With all the manufacturing done in house, it is easy for Gardner to repair mattresses and craft custom products. In fact, when U2 needed bedding for the jet the band leased for its “U2 360°” tour, they turned to Gardner to retrofit a mattress. As a result, Forsyth went where many U2 fans would love to go—on the band’s private jet. He met the plane at Logan Airport to take measurements, then delivered and installed the mattresses at Hanscom Field, likely bringing some relief to lead singer Bono, who suffers from back pain.

 

Bono isn’t the only one who sleeps on a Gardner mattress; Donald Trump has several on his private jet as well, and Sisk says that most of the radio and TV personalities in the area are currently sleeping on or have slept on Gardner mattresses in the past. “They may not be able to promote it because of commitments to their employers, but they shop here.”

 

While much of their custom business caters to athletes and other extra-tall clients who need special-size beds, the company also gets the occasional order for round beds, as well as custom orders for yachts, small cruise ship lines, the Coast Guard, and area fire stations, which have maintained peculiar size requirements over time. Beyond sizing, Gardner is mulling a return to offering historic materials, such as striped ticking fabric and horse hair, which has excellent wicking characteristics and breathes well, offering a cooler bed in summer and a warmer one in winter.

 

While most of Gardner’s business is in New England, the company regularly ships to Bermuda and the West Coast, and, occasionally, to Hawaii, London, and Costa Rica.

 

The Road to Restful Sleep

Shipping is the primary headache for Gardner these days. “Salem doesn’t have any main roads,” Sisk says. “It’s hard to get in and out of here.” Getting materials in and shipping mattresses out is slowed by Salem’s congestion. Combine that with the growth of Salem State University, across the street from the factory, and a move may be unavoidable. If the factory does move, Sisk plans to keep the business in the area, but closer to routes 128 and 93.

 

For a company that relies on word of mouth for 85 to 90 percent of sales, though, Sisk says central Salem is hard to beat. “Our location is phenomenal—we’ve been doing business in the same building for almost 80 years, and our customers know how to find us.” Multigenerational customers aren’t unusual, with the children and grandchildren of past Gardner customers continuing to buy bedding locally.

 

“People don’t always realize how good our bedding is and what a piece of junk the other one is,” Sisk says. “What they will realize is how well they’ve been treated.
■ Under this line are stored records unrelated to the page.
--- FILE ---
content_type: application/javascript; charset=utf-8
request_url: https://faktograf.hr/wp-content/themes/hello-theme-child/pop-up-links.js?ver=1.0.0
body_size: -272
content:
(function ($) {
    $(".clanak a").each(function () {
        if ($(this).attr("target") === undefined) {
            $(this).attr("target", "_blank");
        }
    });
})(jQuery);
They can’t go wrong buying from us because we…make sure they are happy.”

 

Mattress Mindset In the market for a new mattress? The best tip might be to shop Gardner Mattress, joke owner Gardner Sisk and manager Kirk Forsyth, but here are some other things to keep in mind.

 

 

 

  • Skip Shopping the Internet Especially if you sleep on your side. If you’re a side sleeper, says Forsyth, you definitely have to go to a store and lie down on the bed.

 

 

  • Ask What’s Inside “Most salespeople have no idea what’s inside their mattress, and they don’t even pretend to,” Sisk says. “People really want to know about the quality of the materials.”

 

 

  • Consider Firmness Firmness is not a measure of whether or not a mattress will sag over time. “What breaks down in a mattress isn’t the springs—it’s what you put over the springs,” Forsyth says. “Springs have nothing to do with what’s going to wear out.”